Celui-là paye moins, dit Ulpien[29], qui paye plus tard. C’est ce principe qui conduisit les législateurs après la destruction de la république Romaine.


  1. Usure & intérêt signifioient la même chose chez les Romains.
  2. Voyez Denys d’Halic. qui l’a si bien décrite.
  3. Usuræ semisses, trientes, quadrantes. Voyez là-dessus les divers traités du digeste & du code de usuris ; & sur-tout la loi XVII, avec sa note, au ff. de usuris.
  4. Voyez les discours d’Appius là-dessus, dans Denys d’Halicarnasse.
  5. Annales, liv. VI.
  6. L’an de Rome 388. Tite-Live, liv. VI.
  7. Unciaria usura. Tite-Live, liv. VII. Voyez la défense de l’esprit des lois, art. usure.
  8. Annal. liv. VI.
  9. Sous le consulat de L. Manlius Torquatus, & de C. Plautius, selon Tite-Live, liv. VII. & c’est la loi dont parle Tacite, annal. liv. VI.
  10. Semiunciaria usura.
  11. Comme le dit Tacite, annal. liv. VI.
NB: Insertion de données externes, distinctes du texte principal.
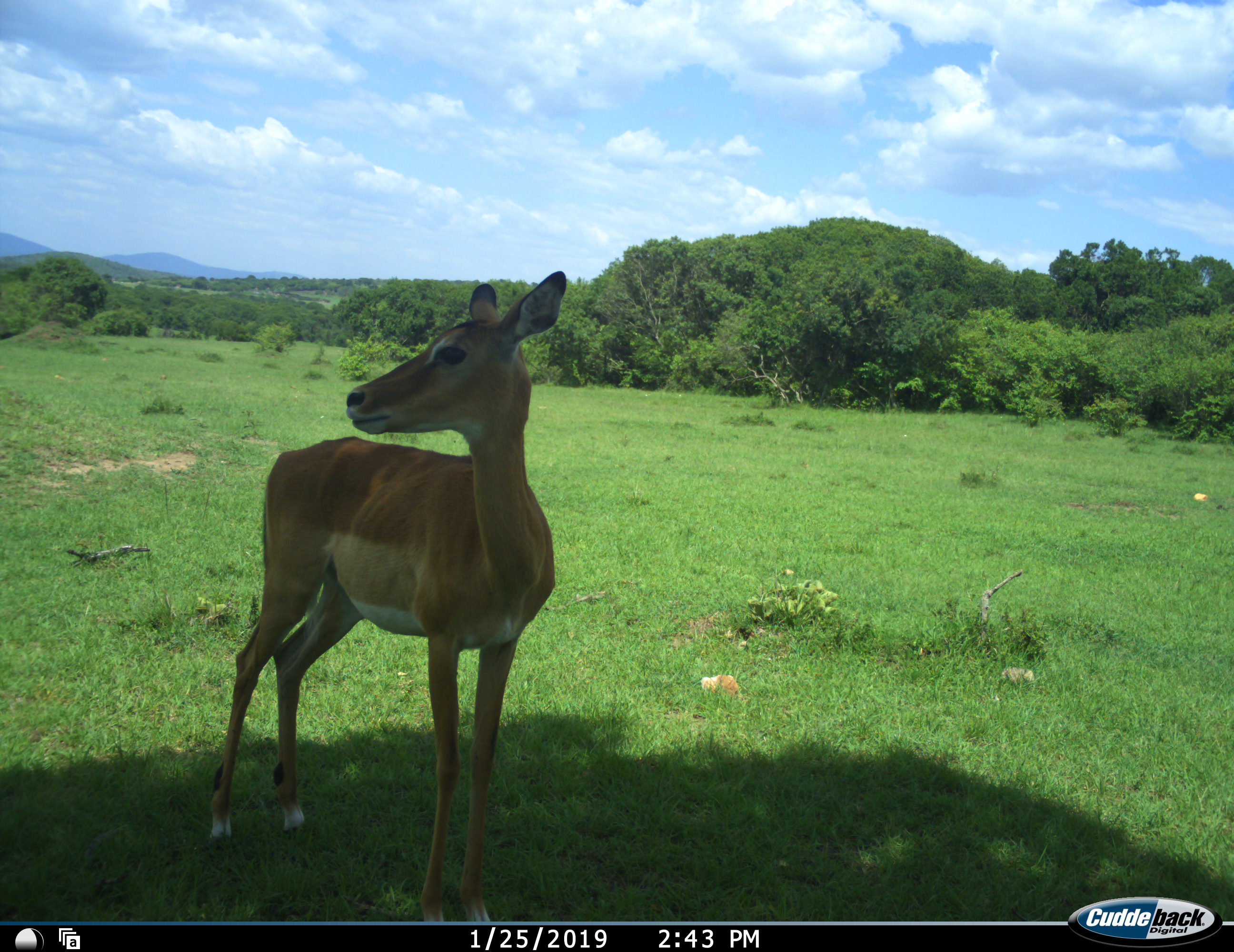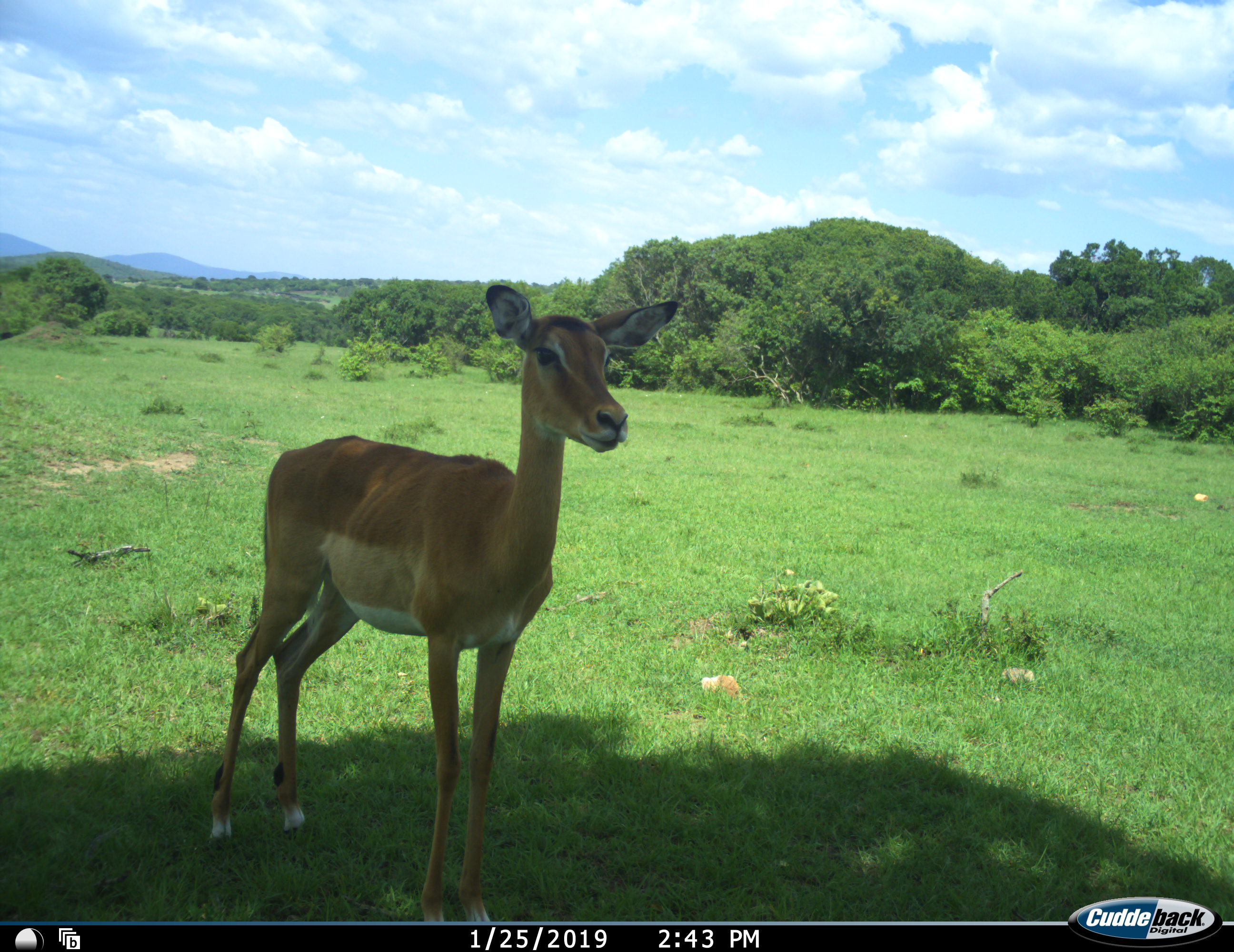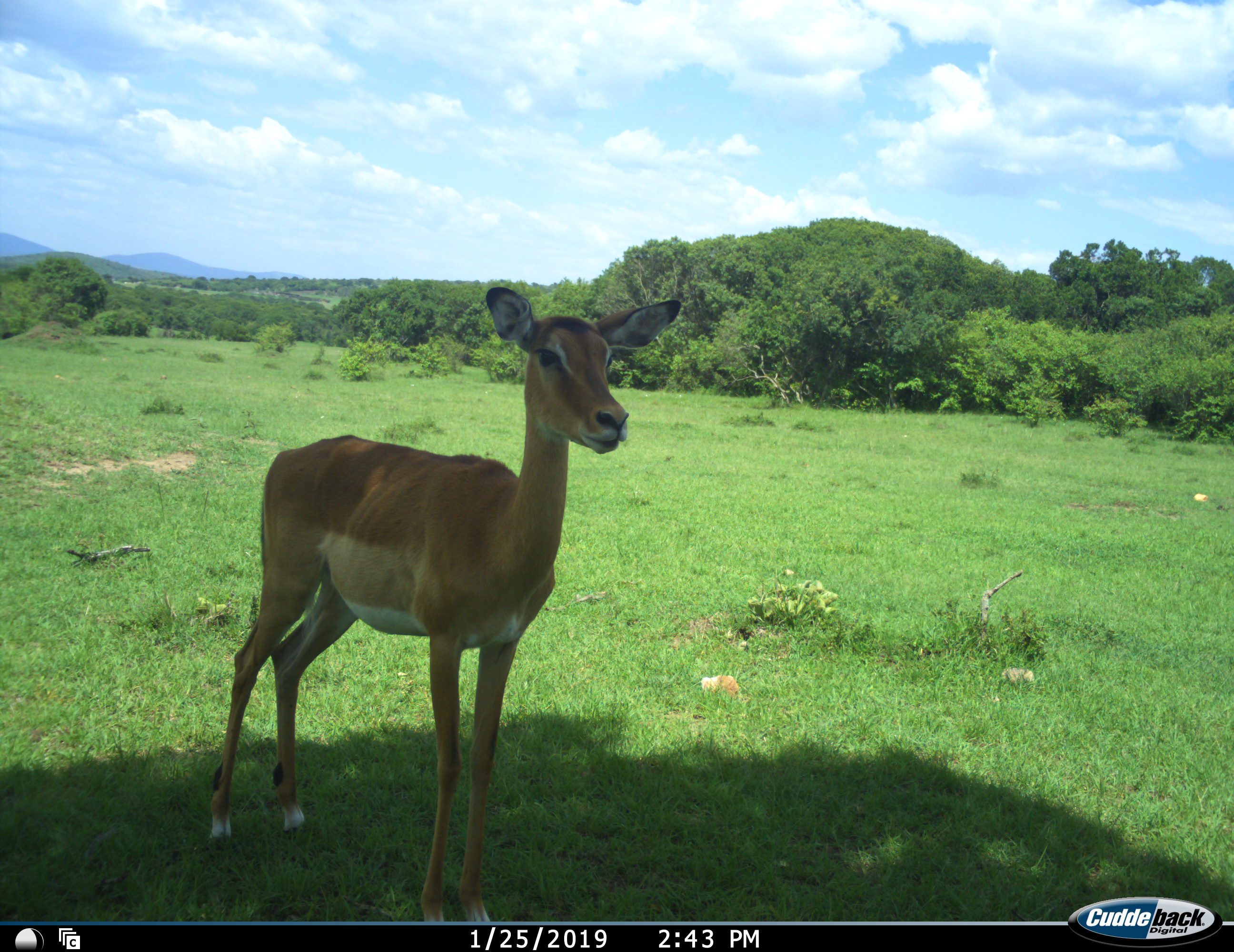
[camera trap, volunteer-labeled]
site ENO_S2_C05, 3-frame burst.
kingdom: Animalia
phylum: Chordata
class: Mammalia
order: Artiodactyla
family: Bovidae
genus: Aepyceros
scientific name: Aepyceros melampus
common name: impala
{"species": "impala (Aepyceros melampus)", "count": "1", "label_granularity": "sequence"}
  12. La loi en fut faite à la poursuite de M. Genucius, tribun du peuple : Tite-Lieve, liv. VII. à la fin.
  13. Veteri jam more fænus receptum erat. Appien, de la guerre civile, liv. I.
  14. Permisit eos legibus agere. Appien, de la guerre civile, livre I ; & l’épitome de Tite-Live, livre LXIV.
  15. L’an de Rome 663.
  16. Liv. XI. Ch. xix.
  17. Lettres à Atticus, liv. V. lett. 27.
  18. Tite-Live.
  19. Ibid.
  20. L’an 561 de Rome, Voyez Tite-Live.
  21. Annal. Liv. VI.
  22. L’an 615 de Rome.
  23. Voyez les lettres de Cicéron à Atticus, liv. IV. lett. 15 & 16
  24. Cicéron à Atticus, liv. VI. lett. I.
  25. Pompée, qui avoit prêté au roi Ariobarsane six cents talens, se faisoit payer trente-trois talens Attiques tous les trente jours. Cicéron à Atticus, liv. III. lett. 21 : liv. VI, lett. I.
  26. Ut neque Salaminis, neque cui eis dedisset, fraudi esset. Ibid.
  27. L’édit de Cicéron la fixoit à un pour cent par mois, avec l’usure de l’usure au bout de l’an. Quant aux fermiers de la république, il les engageoit à donner un délai à leurs débiteurs : Si ceux-ci ne payoient pas au temps fixé, il adjugeoit l’usure portée par le billet. Cicéron à Atticus, liv VI. lett. I.
  28. Voyez ce que dit Luccéius, lett. 21 à Atticus, liv. V. Il y eut même un Sénatus-Consulte général pour fixer l’usage à un pour cent par mois. Voyez la même lettre.
  29. Leg. XII. ff. de verbor. signif.